Desse ponto de vista, prosseguiu, o sistema português "compara deficientemente tanto como o modelo americano como com o modelo europeu de fiscalização da constitucionalidade", advertiu.

Sampaio sublinhou que, pela manutenção das insuficiências que referiu, "não critica o Tribunal Constitucional", já que a "correção de eventuais anomalias e ineficiências do sistema é uma função que incumbe ao legislador" da revisão.

Sampaio observou ainda que "raramente" surgem nas propostas e nos "mais comuns apelos à revisão constitucional" referências significativas para resolver os problemas que identificou.

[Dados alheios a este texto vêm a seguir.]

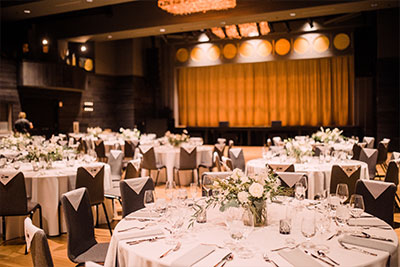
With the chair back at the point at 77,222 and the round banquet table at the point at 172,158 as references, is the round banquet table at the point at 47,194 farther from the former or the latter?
the round banquet table at the point at 172,158

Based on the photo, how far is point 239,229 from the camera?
2.16 m

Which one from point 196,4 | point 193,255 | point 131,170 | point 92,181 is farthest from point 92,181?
point 196,4

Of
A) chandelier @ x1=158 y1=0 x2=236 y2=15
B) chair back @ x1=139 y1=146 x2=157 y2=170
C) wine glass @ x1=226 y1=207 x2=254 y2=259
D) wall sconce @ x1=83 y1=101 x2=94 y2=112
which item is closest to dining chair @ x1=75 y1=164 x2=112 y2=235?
wine glass @ x1=226 y1=207 x2=254 y2=259

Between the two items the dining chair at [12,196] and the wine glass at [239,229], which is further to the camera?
the dining chair at [12,196]

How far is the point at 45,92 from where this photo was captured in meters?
14.1

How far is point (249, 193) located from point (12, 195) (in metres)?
2.89

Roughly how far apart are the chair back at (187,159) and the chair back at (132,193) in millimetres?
3469

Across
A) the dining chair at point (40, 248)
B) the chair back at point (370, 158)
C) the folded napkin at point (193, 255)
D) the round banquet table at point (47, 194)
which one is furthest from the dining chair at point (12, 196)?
the chair back at point (370, 158)

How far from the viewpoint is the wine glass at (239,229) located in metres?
2.10

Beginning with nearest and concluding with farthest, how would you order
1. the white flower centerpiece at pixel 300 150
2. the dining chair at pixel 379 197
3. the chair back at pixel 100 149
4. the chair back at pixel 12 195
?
the dining chair at pixel 379 197 → the chair back at pixel 12 195 → the white flower centerpiece at pixel 300 150 → the chair back at pixel 100 149

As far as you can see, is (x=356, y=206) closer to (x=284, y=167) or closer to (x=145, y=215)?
(x=145, y=215)

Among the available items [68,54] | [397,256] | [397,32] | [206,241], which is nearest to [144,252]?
[206,241]

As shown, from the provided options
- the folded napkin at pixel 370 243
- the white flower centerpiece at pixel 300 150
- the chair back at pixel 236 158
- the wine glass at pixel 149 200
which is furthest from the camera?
the chair back at pixel 236 158

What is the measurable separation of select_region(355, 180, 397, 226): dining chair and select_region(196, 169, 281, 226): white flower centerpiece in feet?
4.48
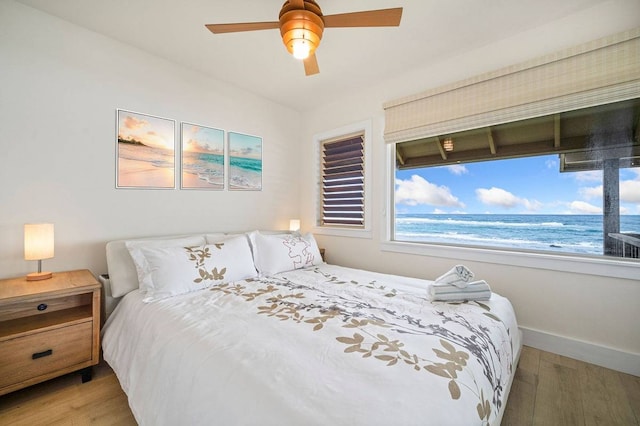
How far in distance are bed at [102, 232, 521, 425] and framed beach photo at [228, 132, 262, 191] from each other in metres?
1.04

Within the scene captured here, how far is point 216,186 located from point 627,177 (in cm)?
359

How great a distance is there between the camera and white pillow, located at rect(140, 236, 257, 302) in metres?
1.89

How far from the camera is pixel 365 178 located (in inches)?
127

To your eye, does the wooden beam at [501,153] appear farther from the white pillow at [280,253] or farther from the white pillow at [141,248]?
the white pillow at [141,248]

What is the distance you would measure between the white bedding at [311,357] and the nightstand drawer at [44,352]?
0.14 m

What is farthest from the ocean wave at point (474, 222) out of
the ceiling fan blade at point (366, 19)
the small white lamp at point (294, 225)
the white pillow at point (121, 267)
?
the white pillow at point (121, 267)

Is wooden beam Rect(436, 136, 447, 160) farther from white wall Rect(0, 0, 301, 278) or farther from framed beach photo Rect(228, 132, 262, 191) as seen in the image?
white wall Rect(0, 0, 301, 278)

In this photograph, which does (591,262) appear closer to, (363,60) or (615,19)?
(615,19)

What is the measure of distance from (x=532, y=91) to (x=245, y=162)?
9.33 ft

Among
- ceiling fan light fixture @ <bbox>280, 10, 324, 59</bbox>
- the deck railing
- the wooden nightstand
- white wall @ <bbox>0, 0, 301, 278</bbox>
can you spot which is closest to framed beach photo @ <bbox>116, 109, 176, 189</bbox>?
white wall @ <bbox>0, 0, 301, 278</bbox>

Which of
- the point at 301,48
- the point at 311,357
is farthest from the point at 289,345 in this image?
the point at 301,48

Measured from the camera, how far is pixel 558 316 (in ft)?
7.12

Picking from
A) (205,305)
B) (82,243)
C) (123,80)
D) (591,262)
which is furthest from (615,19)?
(82,243)

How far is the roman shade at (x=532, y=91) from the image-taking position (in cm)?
186
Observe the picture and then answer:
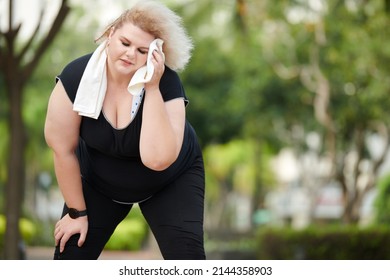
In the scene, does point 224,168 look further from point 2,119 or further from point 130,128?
point 130,128

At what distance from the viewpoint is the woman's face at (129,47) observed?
3.53m

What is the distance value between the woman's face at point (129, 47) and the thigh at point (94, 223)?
63cm

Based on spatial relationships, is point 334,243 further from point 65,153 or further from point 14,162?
point 65,153

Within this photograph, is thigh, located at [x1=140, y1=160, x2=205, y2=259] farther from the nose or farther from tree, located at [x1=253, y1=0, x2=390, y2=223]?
tree, located at [x1=253, y1=0, x2=390, y2=223]

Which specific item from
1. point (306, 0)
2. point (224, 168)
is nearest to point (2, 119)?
point (306, 0)

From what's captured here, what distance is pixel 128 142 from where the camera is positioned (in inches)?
143

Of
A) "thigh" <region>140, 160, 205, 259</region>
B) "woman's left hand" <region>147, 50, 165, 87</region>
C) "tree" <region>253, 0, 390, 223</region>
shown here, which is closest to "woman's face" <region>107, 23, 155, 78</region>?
"woman's left hand" <region>147, 50, 165, 87</region>

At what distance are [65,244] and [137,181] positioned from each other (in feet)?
1.45

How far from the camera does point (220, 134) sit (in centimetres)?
2767

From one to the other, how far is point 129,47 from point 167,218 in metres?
0.76

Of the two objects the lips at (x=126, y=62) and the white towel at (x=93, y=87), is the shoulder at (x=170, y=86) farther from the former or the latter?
the white towel at (x=93, y=87)

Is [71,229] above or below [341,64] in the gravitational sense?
above

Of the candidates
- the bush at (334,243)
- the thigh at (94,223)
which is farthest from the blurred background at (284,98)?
the thigh at (94,223)

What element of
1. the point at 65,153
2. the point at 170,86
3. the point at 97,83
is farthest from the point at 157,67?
the point at 65,153
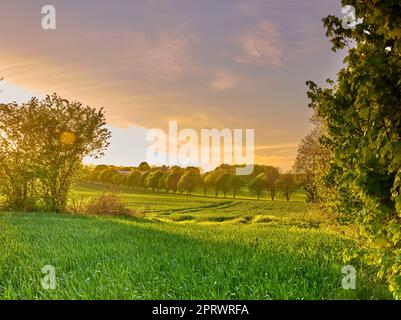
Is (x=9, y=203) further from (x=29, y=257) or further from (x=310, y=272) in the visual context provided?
(x=310, y=272)

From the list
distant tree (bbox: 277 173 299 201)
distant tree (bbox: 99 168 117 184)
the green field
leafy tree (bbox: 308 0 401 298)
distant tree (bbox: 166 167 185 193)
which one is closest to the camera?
leafy tree (bbox: 308 0 401 298)

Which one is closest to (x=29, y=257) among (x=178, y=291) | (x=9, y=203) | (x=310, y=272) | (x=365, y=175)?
(x=178, y=291)

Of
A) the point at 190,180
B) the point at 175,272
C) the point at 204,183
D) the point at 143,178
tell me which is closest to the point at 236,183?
the point at 204,183

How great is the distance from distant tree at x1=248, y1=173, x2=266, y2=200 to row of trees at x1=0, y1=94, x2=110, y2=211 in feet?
157

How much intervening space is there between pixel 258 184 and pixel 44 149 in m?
53.3

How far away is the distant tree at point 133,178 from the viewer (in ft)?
268

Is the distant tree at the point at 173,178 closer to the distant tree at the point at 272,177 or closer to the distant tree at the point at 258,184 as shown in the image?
the distant tree at the point at 258,184

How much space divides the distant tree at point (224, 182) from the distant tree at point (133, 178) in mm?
17025

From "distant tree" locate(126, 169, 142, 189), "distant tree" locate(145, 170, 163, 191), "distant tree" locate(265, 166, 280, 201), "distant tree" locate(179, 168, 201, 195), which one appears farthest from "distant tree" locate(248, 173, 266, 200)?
"distant tree" locate(126, 169, 142, 189)

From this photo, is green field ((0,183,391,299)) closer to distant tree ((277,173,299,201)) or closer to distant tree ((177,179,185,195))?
distant tree ((277,173,299,201))

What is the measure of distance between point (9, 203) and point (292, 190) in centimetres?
5570

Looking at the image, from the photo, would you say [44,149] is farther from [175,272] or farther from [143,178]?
[143,178]

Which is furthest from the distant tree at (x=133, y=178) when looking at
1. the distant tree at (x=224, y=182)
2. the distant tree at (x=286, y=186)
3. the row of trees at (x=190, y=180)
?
the distant tree at (x=286, y=186)

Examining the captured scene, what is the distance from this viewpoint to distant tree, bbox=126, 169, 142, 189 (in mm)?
81831
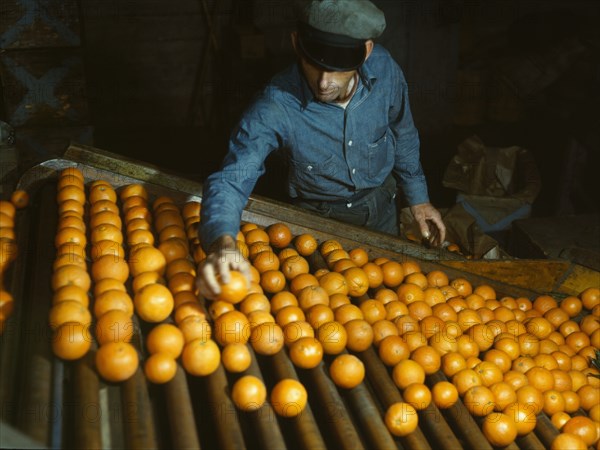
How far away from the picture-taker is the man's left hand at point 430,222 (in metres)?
3.61

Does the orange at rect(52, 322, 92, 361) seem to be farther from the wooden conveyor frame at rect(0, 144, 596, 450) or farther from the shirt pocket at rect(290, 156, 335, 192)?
the shirt pocket at rect(290, 156, 335, 192)

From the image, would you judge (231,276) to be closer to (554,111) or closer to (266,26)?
(266,26)

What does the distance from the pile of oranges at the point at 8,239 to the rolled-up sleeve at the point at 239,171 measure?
75cm

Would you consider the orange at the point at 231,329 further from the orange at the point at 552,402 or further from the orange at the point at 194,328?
the orange at the point at 552,402

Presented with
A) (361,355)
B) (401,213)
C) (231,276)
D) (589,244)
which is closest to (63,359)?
(231,276)

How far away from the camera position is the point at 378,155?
351cm

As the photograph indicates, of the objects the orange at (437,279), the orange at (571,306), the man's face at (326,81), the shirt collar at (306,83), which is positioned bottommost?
the orange at (571,306)

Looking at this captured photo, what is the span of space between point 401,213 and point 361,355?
8.55 feet

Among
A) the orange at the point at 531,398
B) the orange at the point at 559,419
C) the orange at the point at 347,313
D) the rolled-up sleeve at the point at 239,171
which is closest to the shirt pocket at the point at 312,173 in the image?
the rolled-up sleeve at the point at 239,171

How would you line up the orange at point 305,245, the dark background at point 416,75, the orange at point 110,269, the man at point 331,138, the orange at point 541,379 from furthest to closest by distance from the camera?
the dark background at point 416,75 → the orange at point 305,245 → the man at point 331,138 → the orange at point 541,379 → the orange at point 110,269

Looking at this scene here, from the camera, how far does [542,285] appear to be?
324 centimetres

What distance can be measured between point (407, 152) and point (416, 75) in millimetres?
3951

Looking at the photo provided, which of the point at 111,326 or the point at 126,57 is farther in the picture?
the point at 126,57

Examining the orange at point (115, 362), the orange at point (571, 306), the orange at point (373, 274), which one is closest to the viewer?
the orange at point (115, 362)
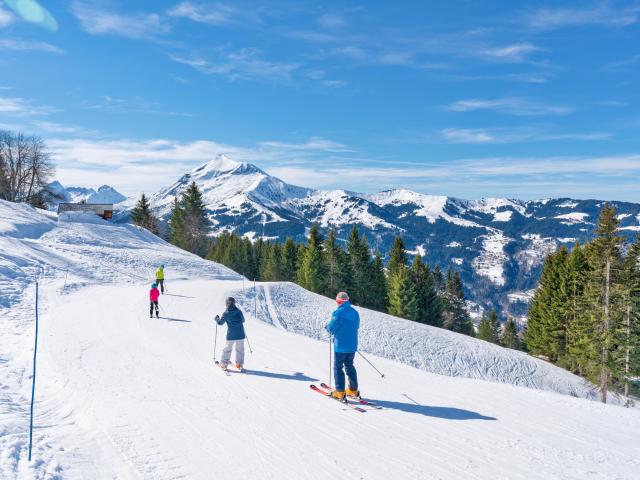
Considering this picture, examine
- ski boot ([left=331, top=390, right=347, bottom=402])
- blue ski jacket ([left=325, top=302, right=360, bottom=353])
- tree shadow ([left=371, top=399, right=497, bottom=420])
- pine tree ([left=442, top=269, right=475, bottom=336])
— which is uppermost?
blue ski jacket ([left=325, top=302, right=360, bottom=353])

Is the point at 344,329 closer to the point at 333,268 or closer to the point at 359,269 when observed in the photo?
the point at 333,268

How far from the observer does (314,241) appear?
63188mm

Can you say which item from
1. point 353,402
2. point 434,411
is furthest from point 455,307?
point 353,402

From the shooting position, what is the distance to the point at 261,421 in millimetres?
8539

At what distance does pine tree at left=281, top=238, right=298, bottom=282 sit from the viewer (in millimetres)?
74875

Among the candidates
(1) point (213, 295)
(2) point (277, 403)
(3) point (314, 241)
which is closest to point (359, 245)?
(3) point (314, 241)

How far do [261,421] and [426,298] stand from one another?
5328cm

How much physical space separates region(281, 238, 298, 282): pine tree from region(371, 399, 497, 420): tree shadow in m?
64.0

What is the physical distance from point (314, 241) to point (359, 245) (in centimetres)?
712

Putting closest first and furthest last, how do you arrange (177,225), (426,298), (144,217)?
(426,298)
(144,217)
(177,225)

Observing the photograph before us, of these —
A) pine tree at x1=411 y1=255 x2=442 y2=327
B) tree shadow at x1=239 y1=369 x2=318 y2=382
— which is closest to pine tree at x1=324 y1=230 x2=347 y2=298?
pine tree at x1=411 y1=255 x2=442 y2=327

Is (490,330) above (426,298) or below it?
Answer: below

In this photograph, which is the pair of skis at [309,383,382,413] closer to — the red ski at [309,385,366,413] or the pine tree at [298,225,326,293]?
the red ski at [309,385,366,413]

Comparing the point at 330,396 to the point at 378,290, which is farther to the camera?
the point at 378,290
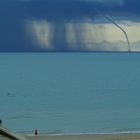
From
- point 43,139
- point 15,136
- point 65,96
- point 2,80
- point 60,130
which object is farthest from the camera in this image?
point 2,80

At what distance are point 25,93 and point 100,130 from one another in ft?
144

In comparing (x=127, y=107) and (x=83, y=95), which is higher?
(x=127, y=107)

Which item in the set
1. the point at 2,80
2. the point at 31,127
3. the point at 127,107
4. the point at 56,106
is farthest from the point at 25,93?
the point at 31,127

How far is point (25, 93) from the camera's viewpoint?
78688 mm

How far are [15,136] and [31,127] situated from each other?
90.5ft

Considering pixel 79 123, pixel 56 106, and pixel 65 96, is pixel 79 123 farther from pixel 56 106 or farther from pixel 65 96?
pixel 65 96

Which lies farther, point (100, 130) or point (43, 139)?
point (100, 130)

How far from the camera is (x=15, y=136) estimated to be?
8.58 m

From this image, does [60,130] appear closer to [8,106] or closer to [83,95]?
[8,106]

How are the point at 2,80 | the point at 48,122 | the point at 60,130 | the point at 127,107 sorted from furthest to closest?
1. the point at 2,80
2. the point at 127,107
3. the point at 48,122
4. the point at 60,130

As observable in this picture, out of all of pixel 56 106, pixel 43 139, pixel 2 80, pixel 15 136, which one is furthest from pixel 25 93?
pixel 15 136

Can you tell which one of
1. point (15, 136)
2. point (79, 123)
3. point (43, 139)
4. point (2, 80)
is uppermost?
point (15, 136)

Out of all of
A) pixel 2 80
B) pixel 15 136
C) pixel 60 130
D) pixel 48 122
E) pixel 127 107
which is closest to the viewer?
pixel 15 136

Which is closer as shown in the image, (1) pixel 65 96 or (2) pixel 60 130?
(2) pixel 60 130
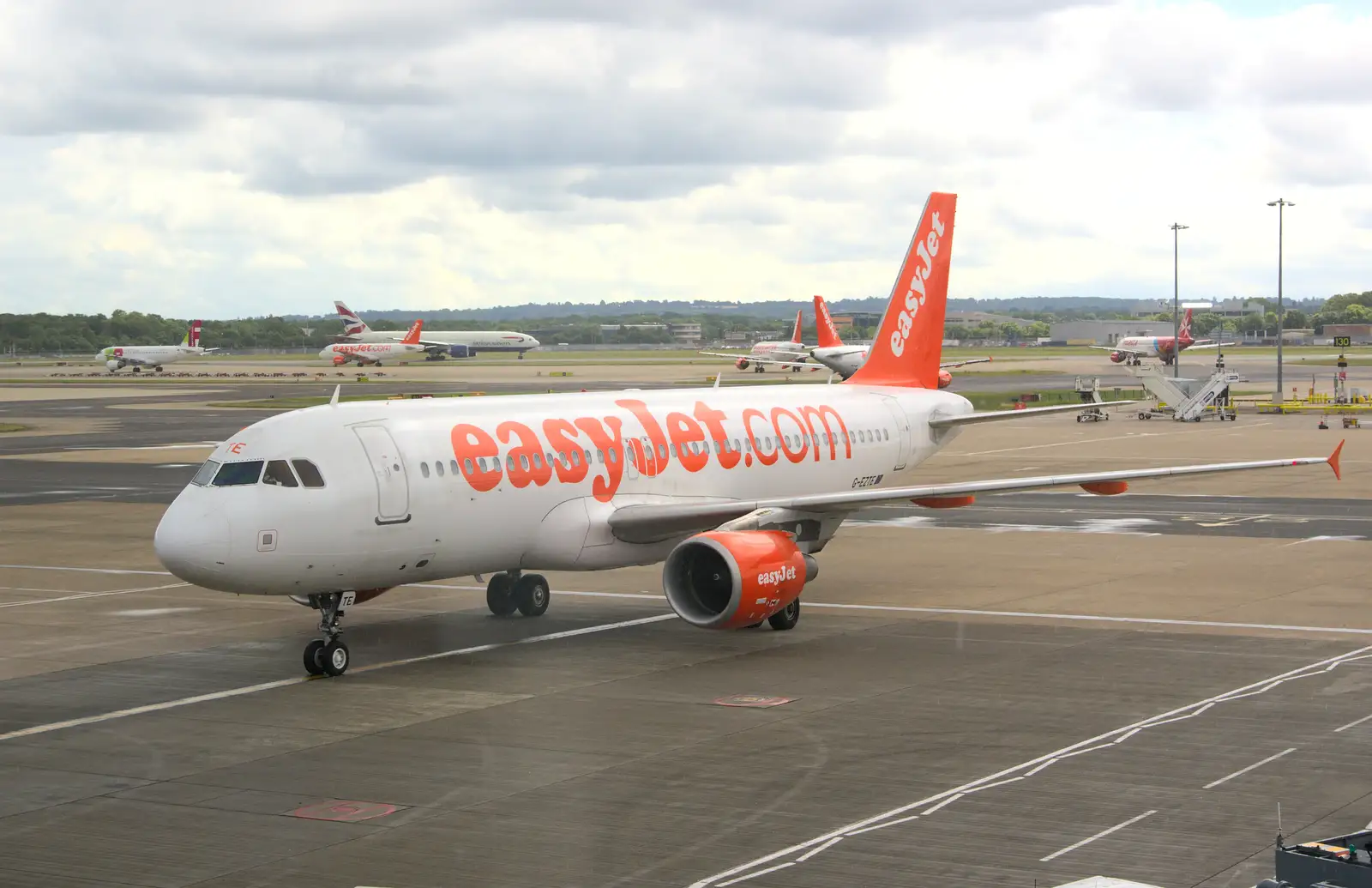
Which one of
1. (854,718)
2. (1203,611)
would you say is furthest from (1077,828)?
(1203,611)

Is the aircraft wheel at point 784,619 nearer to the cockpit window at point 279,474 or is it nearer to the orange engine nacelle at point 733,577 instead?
the orange engine nacelle at point 733,577

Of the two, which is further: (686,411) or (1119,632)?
(686,411)

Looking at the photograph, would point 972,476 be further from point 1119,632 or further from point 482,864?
point 482,864

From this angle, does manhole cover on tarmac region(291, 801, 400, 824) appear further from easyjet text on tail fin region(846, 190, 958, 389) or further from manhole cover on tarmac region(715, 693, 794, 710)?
easyjet text on tail fin region(846, 190, 958, 389)

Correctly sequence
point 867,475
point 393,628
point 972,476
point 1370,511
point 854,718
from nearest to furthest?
point 854,718 → point 393,628 → point 867,475 → point 1370,511 → point 972,476

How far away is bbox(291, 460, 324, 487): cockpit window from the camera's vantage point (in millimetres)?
24641

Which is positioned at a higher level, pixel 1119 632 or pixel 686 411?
pixel 686 411

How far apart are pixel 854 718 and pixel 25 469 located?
5193 cm

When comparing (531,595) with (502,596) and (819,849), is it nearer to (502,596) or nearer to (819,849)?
(502,596)

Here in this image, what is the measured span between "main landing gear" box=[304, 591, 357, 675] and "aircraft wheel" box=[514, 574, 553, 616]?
5.03 m

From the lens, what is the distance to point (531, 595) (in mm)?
30766

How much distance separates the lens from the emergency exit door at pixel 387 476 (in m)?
25.3

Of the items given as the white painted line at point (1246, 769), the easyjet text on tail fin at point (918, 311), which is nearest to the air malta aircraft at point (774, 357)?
the easyjet text on tail fin at point (918, 311)

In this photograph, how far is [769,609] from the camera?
2684cm
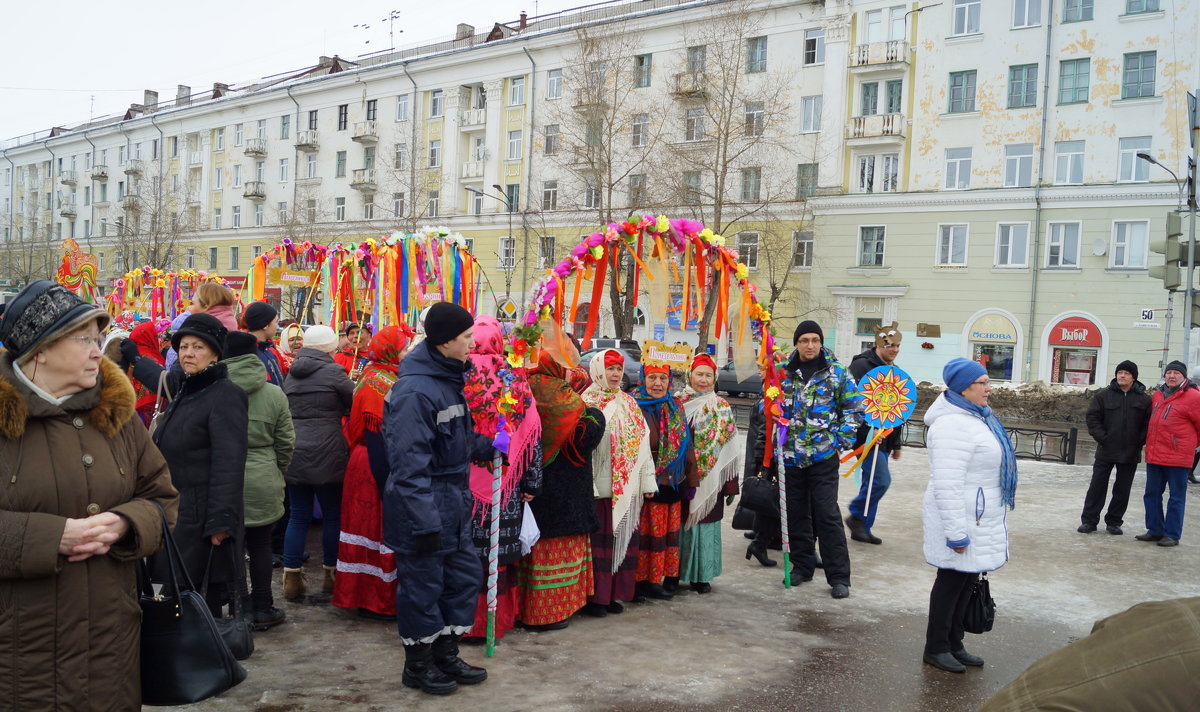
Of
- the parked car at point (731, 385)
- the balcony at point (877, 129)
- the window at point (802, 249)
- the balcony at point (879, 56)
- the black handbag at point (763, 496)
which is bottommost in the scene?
the parked car at point (731, 385)

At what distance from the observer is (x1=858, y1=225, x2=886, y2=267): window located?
32250 mm

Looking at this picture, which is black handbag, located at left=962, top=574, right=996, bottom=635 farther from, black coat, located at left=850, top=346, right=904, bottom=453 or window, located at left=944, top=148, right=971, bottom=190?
window, located at left=944, top=148, right=971, bottom=190

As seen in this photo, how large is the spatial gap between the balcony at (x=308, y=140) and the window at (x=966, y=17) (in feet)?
105

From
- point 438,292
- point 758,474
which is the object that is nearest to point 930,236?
point 438,292

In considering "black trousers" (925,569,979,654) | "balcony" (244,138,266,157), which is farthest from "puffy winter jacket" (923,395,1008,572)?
"balcony" (244,138,266,157)

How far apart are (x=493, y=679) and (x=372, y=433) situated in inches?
63.2

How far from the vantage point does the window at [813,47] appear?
33.5m

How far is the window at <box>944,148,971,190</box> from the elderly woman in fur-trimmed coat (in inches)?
1237

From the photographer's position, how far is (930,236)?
31.1m

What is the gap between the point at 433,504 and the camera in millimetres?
4340

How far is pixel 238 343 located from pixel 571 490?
211 centimetres

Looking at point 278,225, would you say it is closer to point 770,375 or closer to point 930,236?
point 930,236

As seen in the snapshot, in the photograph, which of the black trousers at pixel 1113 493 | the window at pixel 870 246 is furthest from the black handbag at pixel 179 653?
the window at pixel 870 246

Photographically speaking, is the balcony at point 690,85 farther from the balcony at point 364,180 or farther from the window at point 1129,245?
the balcony at point 364,180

No início da sua intervenção, intitulada "O papel da Constituição perante os desafios do século XXI", Sampaio considerou que a Constituição "deve ser baseada na garantia dos direitos fundamentais e da separação de poderes, sem os quais, como se dizia na Declaração dos Direitos do Homem e do Cidadão, um país não tem Constituição".

Para Jorge Sampaio, quer no domínio dos direitos fundamentais, quer no da separação de poderes, a Constituição de 1976 era já tão avançada que as sucessivas revisões constitucionais, e bem, deixaram praticamente incólumes estes domínios".